Study text
I recently changed roles within my company as I wasnt being challenged in my existing role. My new role has a much higher workload and targets to meet. Currently I'm working from home due to COVID but will soon not be. I'm not doing terribly but I'm not doing amazing either and I keep thinking my manager regrets hiring me. I smashed my interview because I prepared really well for it but I feel I haven't delivered. My confidence is at rock bottom to the point where I find myself in tears randomly during the day and in the evenings and I feel so overwhelmed that I sometimes I just sit in front of my laptop frozen, jumping from one task to the other but not really completing anything and before I know it it's 7pm and I've not achieved much at all.

I keep feeling like my clients and colleagues think I'm really tit and I feel like I'm desperate to please all the time. I know I can't go on like this but I don't really know how to pull myself out of it and just work smarter and have a better mindset.

It's now a feeling that's crept into my home life. I feel like a tit friend, a tit wife. I procrastinate so much over things like cleaning and cooking because I tell myself I want to be in the zone, or get it all done in one go, etc. But this happens so often that even when it's my turn to do it my husband often ends up doing it as I've procrastinated so much and so then I feel even worse.

I feel like over the last couple of years I'm so unsure of myself to the point where I can't decide on my style, what to say or even what opinion to have any more so I'm now a shadow of a personality and also really negative. I'm early thirties which I thought were meant to be the years your stop caring what people think but I feel the opposite. I agonise over emails I've sent, things I've said, even Instagram stories I've posted, not that I post much.

Items listed in a dataset
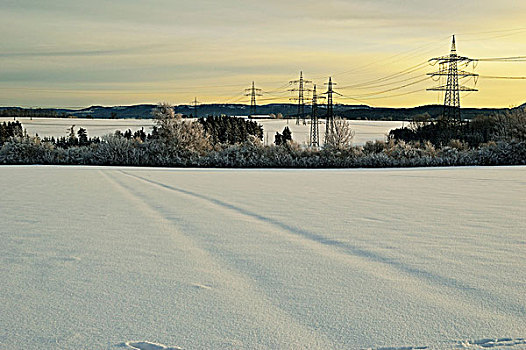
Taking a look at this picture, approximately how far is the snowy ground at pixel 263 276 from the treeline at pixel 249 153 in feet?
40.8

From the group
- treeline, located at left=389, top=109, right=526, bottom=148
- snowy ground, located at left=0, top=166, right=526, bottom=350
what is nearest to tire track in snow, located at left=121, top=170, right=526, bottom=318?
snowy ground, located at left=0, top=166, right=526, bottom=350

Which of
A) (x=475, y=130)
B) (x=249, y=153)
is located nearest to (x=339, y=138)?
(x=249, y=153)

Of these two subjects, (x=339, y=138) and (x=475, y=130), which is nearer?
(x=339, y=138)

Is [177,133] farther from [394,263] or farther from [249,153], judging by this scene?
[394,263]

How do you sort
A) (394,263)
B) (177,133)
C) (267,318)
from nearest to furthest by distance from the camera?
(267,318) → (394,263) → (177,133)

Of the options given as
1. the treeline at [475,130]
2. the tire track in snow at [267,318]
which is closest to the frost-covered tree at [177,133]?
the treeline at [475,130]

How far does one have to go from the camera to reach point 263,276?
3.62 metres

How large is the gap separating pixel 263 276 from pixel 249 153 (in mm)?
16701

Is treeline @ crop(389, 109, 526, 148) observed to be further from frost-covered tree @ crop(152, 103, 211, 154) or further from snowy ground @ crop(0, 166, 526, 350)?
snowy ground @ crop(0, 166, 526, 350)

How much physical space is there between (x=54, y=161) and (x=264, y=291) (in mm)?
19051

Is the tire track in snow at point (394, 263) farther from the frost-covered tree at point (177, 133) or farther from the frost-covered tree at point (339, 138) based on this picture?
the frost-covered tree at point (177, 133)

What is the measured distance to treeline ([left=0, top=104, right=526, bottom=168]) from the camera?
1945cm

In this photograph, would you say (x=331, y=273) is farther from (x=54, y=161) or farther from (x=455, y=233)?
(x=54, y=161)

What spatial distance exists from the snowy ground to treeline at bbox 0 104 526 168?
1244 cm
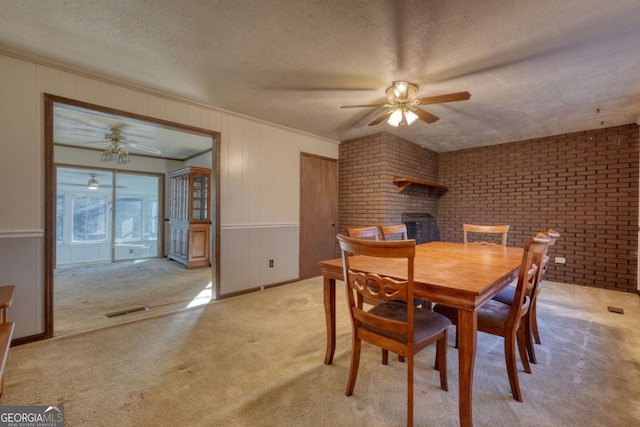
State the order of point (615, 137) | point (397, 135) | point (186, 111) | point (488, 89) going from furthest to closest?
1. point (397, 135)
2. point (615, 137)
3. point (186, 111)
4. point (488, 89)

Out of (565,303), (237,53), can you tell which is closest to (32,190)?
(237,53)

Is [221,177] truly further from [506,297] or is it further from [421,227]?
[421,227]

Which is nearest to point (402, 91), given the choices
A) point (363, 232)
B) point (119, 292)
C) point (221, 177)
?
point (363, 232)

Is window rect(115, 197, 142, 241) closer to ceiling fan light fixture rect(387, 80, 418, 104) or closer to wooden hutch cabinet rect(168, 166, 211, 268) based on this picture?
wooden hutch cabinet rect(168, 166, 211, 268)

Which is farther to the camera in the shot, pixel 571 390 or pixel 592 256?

Tasks
[a] In the post about losing confidence at work, what reason does the writer give for changing roles within the company?
[b] Duplicate the post about losing confidence at work from "It's now a feeling" up to and including "I post much.".
[c] Write the next part of the post about losing confidence at work, picking up after its final sentence.

Answers to the exercise
[a] The writer wasn't being challenged in the existing role.

[b]
It's now a feeling that's crept into my home life. I feel like a tit friend, a tit wife. I procrastinate so much over things like cleaning and cooking because I tell myself I want to be in the zone, or get it all done in one go, etc. But this happens so often that even when it's my turn to do it my husband often ends up doing it as I've procrastinated so much and so then I feel even worse.

I feel like over the last couple of years I'm so unsure of myself to the point where I can't decide on my style, what to say or even what opinion to have any more so I'm now a shadow of a personality and also really negative. I'm early thirties which I thought were meant to be the years your stop caring what people think but I feel the opposite. I agonise over emails I've sent, things I've said, even Instagram stories I've posted, not that I post much.

[c]
I'm not sure whether to seek counselling or not but part of me thinks it won't work because I'm really cynical and just feel like theyll suggest all this mindfulness and meditation stuff which really is not me.
 
I know this feeling. I've been in my current job role for 2.5 years and my manager today told me I'm going to be having weekly meetings like a weekly job review.

She says its not a negative thing but a supportive thing. My anxiety has taken it to mean I'm bad at my job
 
This is me. I ended up leaving my previous job because of it and I'm just hanging onto my current job. I feel like I've fooled people and somehow fluked it into this job. Positive feedback means nothing, I'm so overly critical of myself
 
I feel the same a lot of the time and so does my mom :) so can relate :( I have bad anxiety so I always put it down to that xx
 
I don't know if feel like an imposter or if I have paranoia. I've been furloughed and when work started calling people back I kept wondering "Why not me?" I took this to mean they don't like me. Then when they did call me back they said I'm coming back part time. I can't help but overthink "Why bring me back part time and bring others back full time? Does this mean they don't want me there?" I'm not the only person doing part time. My work also recently sent out an email to say they might have to consider redundancies. When my manager called me to discuss coming back part time she told me not to join in with gossip about the redundancies. Apparently some staff have been gossiping and trying to guess what's going to happen. I've spoken to a couple about redundancies but not in what I considered to be a gossipy way but now I'm thinking "What made my manager say that? Has someone said I've been gossiping?" If anything I was trying to keep the people I spoke to level headed because they were really panicking about the redundancies. Ugh, this is obviously recent stuff but whenever a manager asks me to speak to me I always feel like they're wanting to tell me I've done something wrong or that I'm bad at my job etc.